Les partenariats avec les compagnies aériennes ont également commencé à prendre forme. Joby a un accord formel avec Delta pour éventuellement connecter les passagers des centres-villes aux aéroports. La vision d'être déposé au terminal depuis un toit, évitant entièrement le trafic, est plus concrète qu'elle ne l'a jamais été.
Même avec des avions fonctionnels, une impulsion réglementaire et des milliards en soutien, les eVTOLs font face à des problèmes tenaces que l'ingénierie seule ne peut pas résoudre.
La certification par la FAA, le seuil clé pour le service passager commercial aux États-Unis, a pris plus de temps que presque tout le monde ne l'avait prédit. Aucune entreprise n'a encore franchi cette étape, et les premières approbations devraient arriver dans au moins un an.

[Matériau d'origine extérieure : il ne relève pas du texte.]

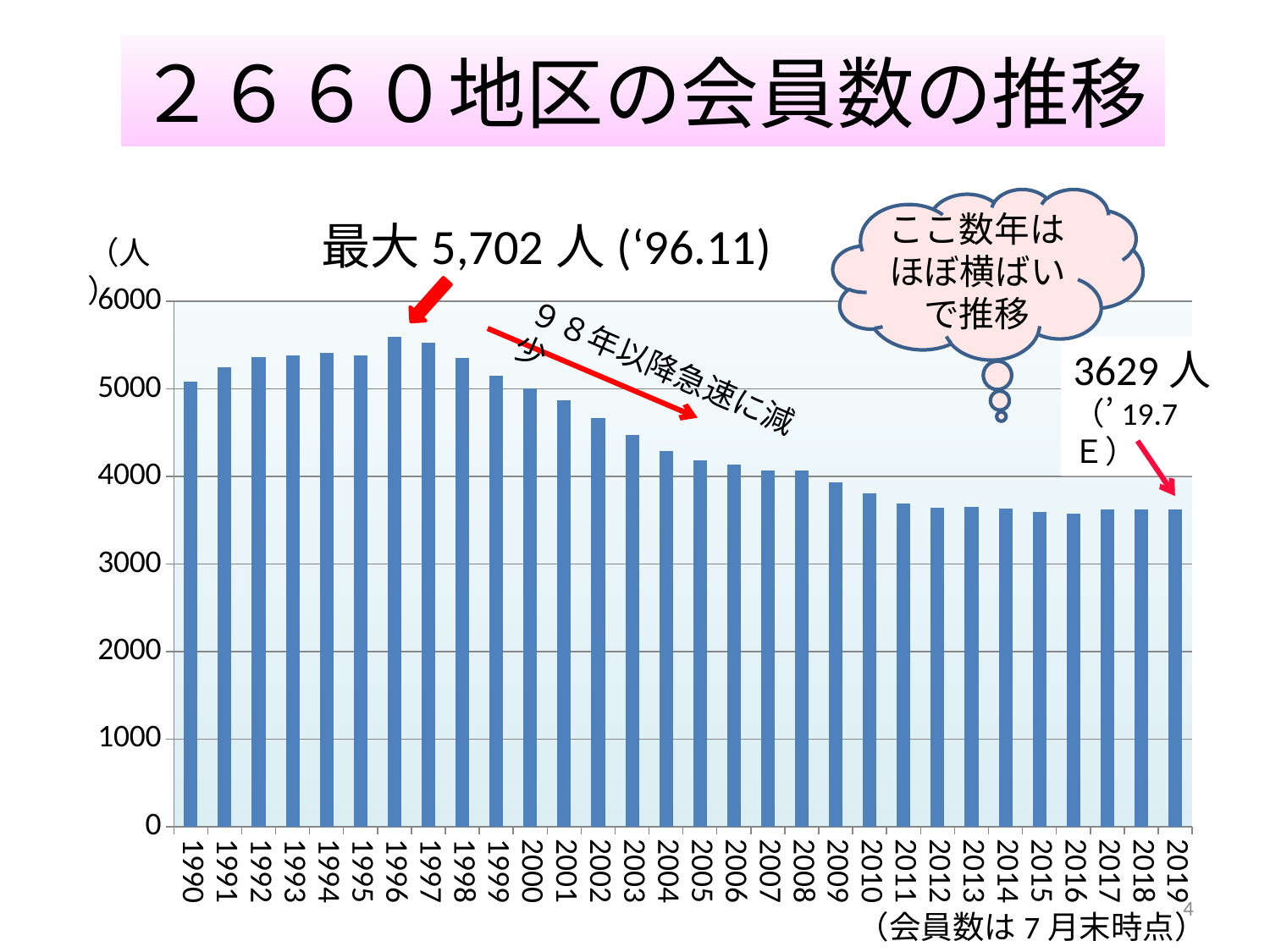
Is the value for 2002 greater or less than 5000? less What maximum membership value is annotated on the chart? 5,702 人 What kind of chart is shown on the slide? bar chart Which year has the highest bar in the chart? 1996 What is the title of the chart on the slide? ２６６０地区の会員数の推移 How many years (bars) are plotted in the chart? 30 Which year has the larger value, 1992 or 2002? 1992 Is the value for 1994 greater or less than 5000? greater Do the values rise or fall from 1998 to 2019? fall Is the value for 2005 greater or less than 4000? greater What is the membership value annotated for 2019 on the chart? 3629 人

Une partie du problème est que les enjeux de sécurité sont exceptionnellement élevés. Les compagnies aériennes ont appris par des décennies d'expérience que un seul accident très médiatisé peut remodeler du jour au lendemain la perception du public et l'attitude réglementaire. Une industrie naissante sans dossier de sécurité éprouvé, exploitant des appareils novateurs dans un espace aérien urbain dense, fait face à ce risque de manière aiguë.
Même certains des premiers promoteurs de l'industrie commencent à avoir des doutes. Le PDG de United Airlines, Scott Kirby, qui en 2021 a signé une commande conditionnelle pour 200 avions eVTOL, a déclaré en mars qu'il s'y oppose désormais. faire voler les véhicules près des aéroports centraux bondés, invoquant des préoccupations de sécurité de l'espace aérien.
L'infrastructure est là où la vision rencontre le comité communautaire. Les vertiports nécessaires pour soutenir le service commercial n'existent pas à grande échelle, et leur construction nécessitera de convaincre les villes, les propriétaires et les résidents d'accepter des aéronefs volant bas bourdonnant au-dessus de leur tête et atterrissant à proximité.
La ville de New York travaille pour électrifier son réseau existant d'héliports, et un vertiport a récemment ouvert près de Century Plaza à Los Angeles, mais ce sont des têtes de pont, pas un système. Le développement plus large nécessaire pour soutenir un service de taxi aérien urbain de routine dépendra autant des conseils de zonage et de l'opposition communautaire que de toute décision de la FAA.
Ce que l'industrie a maintenant, plus qu'à tout autre moment, ce sont de vrais aéronefs effectuant de vrais vols dans de vraies villes. C'est le signe le plus clair à ce jour que l'écart entre fantasme et produit se mesure en années, pas en décennies.